» Petunjuk Tugas:
1: Menurut teks tentang para pendusta kebenaran, pada ayat berapa dalam QS At-Tuur frase mengenai kebinasaan para pembohong ditemukan?
2: Tuliskan lanjutan teks tentang para pendusta kebenaran, dimulai sesudah kalimat terakhirnya.

» Kutipan Halaman:
Risalah Kebohongan: Bab VII, VIII, dan Bab IX
Bab VII
— Mereka yang Sibuk dengan Dirinya Sendiri
فَوَيْلٌ يَّوْمَىِٕذٍ لِّلْمُكَذِّبِيْنَۙ – ١١
Frase mengenai kebinasaan para pembohong juga
ditemukan dalam QS (52) At-Tuur ayat 11. Semisal dengan di Surat Al-Mursalat,
frase ini didahului mengenai pesan ilahi (kitabullah, wahyu) dan fenomena
yang terjadi pada hari pembalasan (ayat 1-10). Pada ayat berikutnya setelah
frase di atas maka secara spesifik, al-Qur’an memberikan penjelasan siapa
mereka para pendusta kebenaran. Merekalah yang asyik masyuk dengan dunianya
sendiri, yaitu dunia kebatilan, berwacana kosong sebagaimana tipu daya syaithan
yang menggiring manusia kepada banyak imaginasi dan fantasi kosong.
“Maka kebinasaan yang besarlah pada hari itu
untuk orang-orang yang mendustakan kebenaran. Yaitu orang-orang yang
bermain-main dalam kepalsuan.” (tafsir Al-Misbah)
“semua
mereka yang [sepanjang hidup mereka] tetapi bermain-main dengan hal-hal yang
sia-sia.” (The Message of The Quran)
“Yang berada dalam wacana [kosong] menghibur diri mereka sendiri.” [1]
Sebagaimana
dalam beberapa surat yang pernah dikemukaan bahwa kebalikan dari kaum mukadzdzibbiin
ini, dalam surat 52 inipun dipertentangkan dengan kaum yang mendapatkan balasan
kenikmatan, yaitu merekalah yang sadar, tunduk-patuh dengan pesan-pesan ilahi
(QS 52:17).
Dengan
demikian kriteria lain dari al-mukadzdzibiin, selain sudah disampaikan
sebelumnya bertambah yaitu mereka yang dalam hidupnya dipenuhi dengan
kesia-siaan baik dalam betuk kebathilan, wacana kosong dan hiburan semata.
Tipologi
qarun (hubbudunya, mencintai dunia dan melupakan kebaikan), sebagaimana
dikisahkan dalam QS 28: 80, cukup mewakili bagaiman mereka menyatakan
keterkejutan dan pengakuan atas kekhilafannya.

» Data Item:
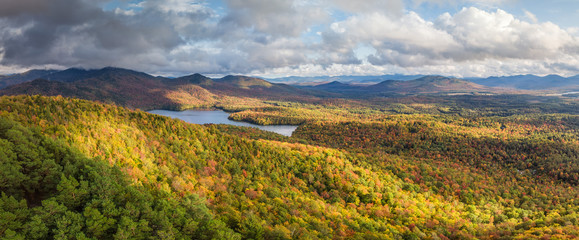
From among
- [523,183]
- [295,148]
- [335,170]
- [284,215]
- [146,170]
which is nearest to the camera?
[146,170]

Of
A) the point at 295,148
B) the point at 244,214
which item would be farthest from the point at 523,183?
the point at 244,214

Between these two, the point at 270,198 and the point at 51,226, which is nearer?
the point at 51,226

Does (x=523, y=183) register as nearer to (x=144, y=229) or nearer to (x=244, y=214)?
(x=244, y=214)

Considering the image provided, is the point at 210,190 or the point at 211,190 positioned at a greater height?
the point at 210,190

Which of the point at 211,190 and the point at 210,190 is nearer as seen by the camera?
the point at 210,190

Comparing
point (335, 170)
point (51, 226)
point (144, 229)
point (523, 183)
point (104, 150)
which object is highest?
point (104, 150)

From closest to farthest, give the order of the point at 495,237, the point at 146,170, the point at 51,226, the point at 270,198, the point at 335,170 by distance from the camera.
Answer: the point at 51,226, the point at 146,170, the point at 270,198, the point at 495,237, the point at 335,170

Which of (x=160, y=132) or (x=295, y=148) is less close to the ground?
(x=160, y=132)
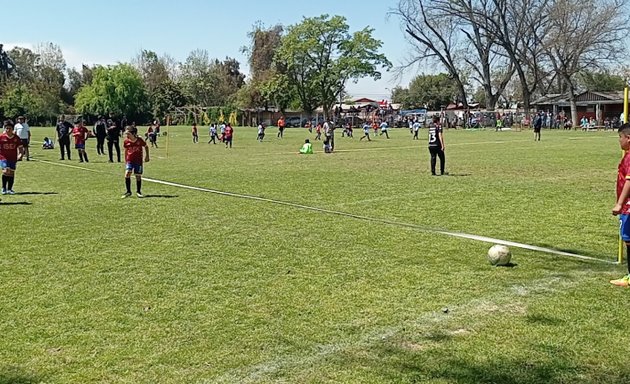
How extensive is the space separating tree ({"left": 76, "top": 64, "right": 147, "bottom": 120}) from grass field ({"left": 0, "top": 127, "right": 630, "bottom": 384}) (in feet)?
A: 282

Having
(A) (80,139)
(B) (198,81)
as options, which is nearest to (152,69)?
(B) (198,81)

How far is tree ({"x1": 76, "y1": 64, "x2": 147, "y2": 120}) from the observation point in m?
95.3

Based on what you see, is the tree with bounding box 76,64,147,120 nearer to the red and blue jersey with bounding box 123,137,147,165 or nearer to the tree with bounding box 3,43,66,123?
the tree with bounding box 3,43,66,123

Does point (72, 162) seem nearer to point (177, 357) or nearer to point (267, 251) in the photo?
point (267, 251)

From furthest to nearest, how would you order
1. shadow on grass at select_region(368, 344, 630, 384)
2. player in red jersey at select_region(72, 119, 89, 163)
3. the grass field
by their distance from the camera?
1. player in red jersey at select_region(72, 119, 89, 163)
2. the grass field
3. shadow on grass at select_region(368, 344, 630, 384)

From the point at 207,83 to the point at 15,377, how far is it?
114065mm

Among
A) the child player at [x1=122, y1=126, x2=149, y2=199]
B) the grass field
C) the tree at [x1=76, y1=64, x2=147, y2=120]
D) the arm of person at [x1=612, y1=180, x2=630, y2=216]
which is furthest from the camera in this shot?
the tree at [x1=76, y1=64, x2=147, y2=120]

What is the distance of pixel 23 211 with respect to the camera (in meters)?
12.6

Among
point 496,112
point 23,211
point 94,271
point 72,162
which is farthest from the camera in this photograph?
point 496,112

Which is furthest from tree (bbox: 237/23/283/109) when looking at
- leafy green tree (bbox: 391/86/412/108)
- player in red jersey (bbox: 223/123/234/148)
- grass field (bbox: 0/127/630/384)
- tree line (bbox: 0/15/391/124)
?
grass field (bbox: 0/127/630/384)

* * *

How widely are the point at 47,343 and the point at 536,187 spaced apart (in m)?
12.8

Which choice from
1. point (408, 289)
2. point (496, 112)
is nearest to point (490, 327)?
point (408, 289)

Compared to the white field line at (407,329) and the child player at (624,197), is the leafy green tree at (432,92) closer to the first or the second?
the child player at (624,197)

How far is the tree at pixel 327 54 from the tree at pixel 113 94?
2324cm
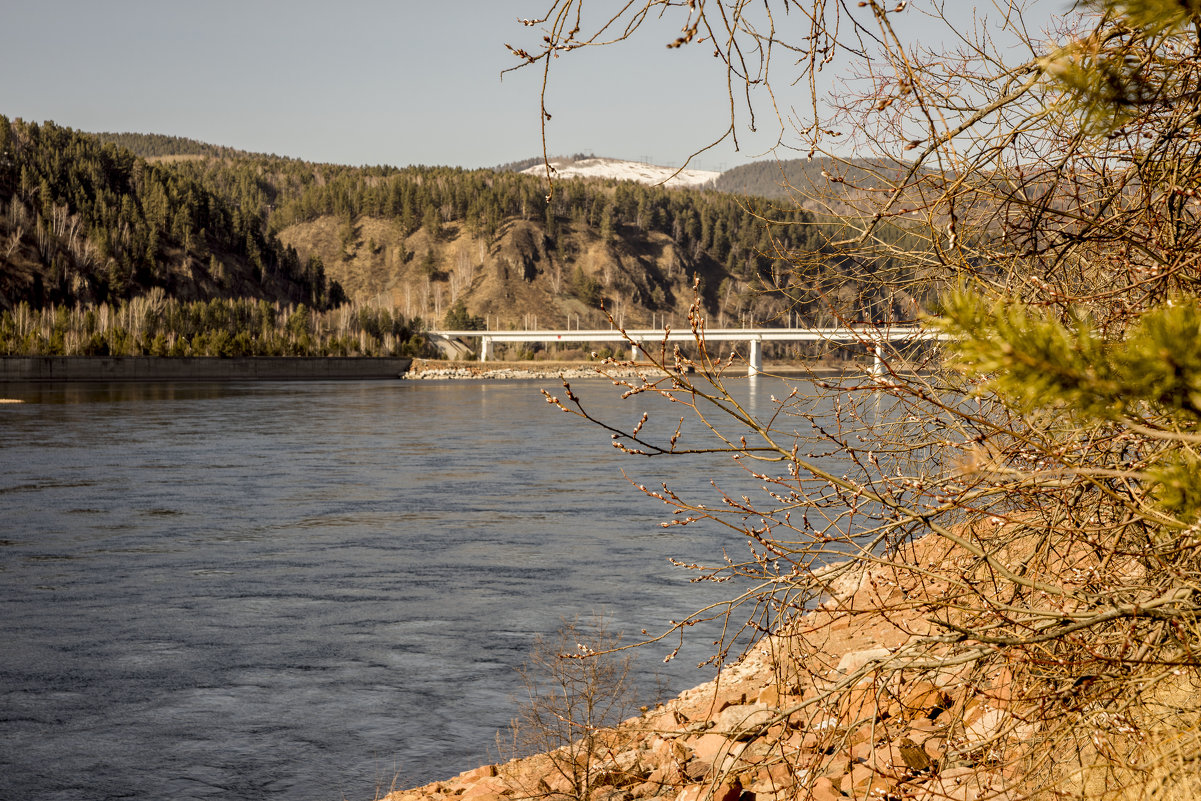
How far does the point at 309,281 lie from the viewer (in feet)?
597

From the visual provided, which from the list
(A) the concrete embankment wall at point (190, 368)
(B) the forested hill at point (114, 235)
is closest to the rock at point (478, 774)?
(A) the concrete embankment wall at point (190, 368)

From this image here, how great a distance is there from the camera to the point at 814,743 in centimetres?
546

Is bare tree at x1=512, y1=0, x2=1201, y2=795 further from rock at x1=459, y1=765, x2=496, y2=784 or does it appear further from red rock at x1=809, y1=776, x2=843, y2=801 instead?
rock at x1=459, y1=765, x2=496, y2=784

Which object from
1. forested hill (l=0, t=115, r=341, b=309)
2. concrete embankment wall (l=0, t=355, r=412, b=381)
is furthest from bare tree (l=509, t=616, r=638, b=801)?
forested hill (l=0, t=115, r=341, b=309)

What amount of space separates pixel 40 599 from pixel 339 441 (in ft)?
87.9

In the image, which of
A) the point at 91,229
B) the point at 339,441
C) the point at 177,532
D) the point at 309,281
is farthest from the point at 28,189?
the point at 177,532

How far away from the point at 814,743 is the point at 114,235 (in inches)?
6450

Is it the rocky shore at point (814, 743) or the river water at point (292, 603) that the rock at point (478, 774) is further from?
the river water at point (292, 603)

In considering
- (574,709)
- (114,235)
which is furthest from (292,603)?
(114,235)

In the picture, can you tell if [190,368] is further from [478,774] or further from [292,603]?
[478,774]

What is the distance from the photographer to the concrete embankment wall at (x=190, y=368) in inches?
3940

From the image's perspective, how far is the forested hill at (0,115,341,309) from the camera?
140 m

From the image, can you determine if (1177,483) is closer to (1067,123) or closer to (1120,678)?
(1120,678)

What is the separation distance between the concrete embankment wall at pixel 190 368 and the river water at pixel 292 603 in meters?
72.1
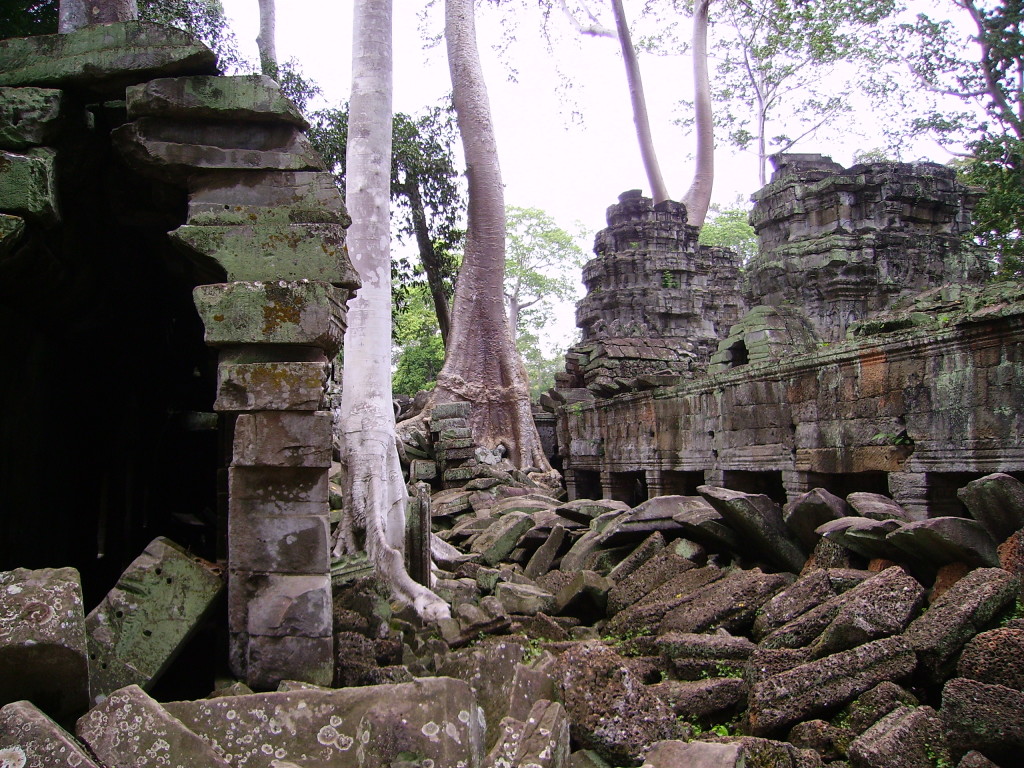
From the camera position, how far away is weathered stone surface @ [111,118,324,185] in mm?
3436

» Jawaban:
1: Ayat 11.

2:
Bab VIII — Para Pembohong yang Berdosa, Kafir dan Sesat
Hukum berbohong sudah difahami sebagai dosa (dalam ayat-ayat
sebelumnya digunakan kata atsim atau mujrim untuk menyebut para
pendosa ini), juga telah dipadankan dengan tindakan pemalsuan atau berpaling (‘afak)
penolakan (kafir) dan pembangkangan atau penentangan (‘ashau).
Salah satu tindakan dosa adalah kemunafikan, dan bohong
dikenal sebagai ciri orang munafik. Al-Qur’an menjelaskan bahwa orang-orang
munafik itu benar-benar orang pendusta, sebagaimana Firman-Nya: “Apabila orang-orang munafik datang
kepadamu, mereka berkata: "Kami mengakui, bahwa sesungguhnya kamu
benar-benar Rasul Allah". Dan Allah mengetahui bahwa sesungguhnya kamu
benar-benar Rasul-Nya; dan Allah mengetahui bahwa sesungguhnya orang-orang
munafik itu benar-benar orang pendusta (lakadzibuun).”( QS 63:1). Orang munafik atas perilakunya, kelak, ditempatkan
di dasar neraka. Allah Berfirman: “Sesungguhnya orang-orang
munafik itu (ditempatkan) pada tingkatan yang paling bawah (fii darkil asfal)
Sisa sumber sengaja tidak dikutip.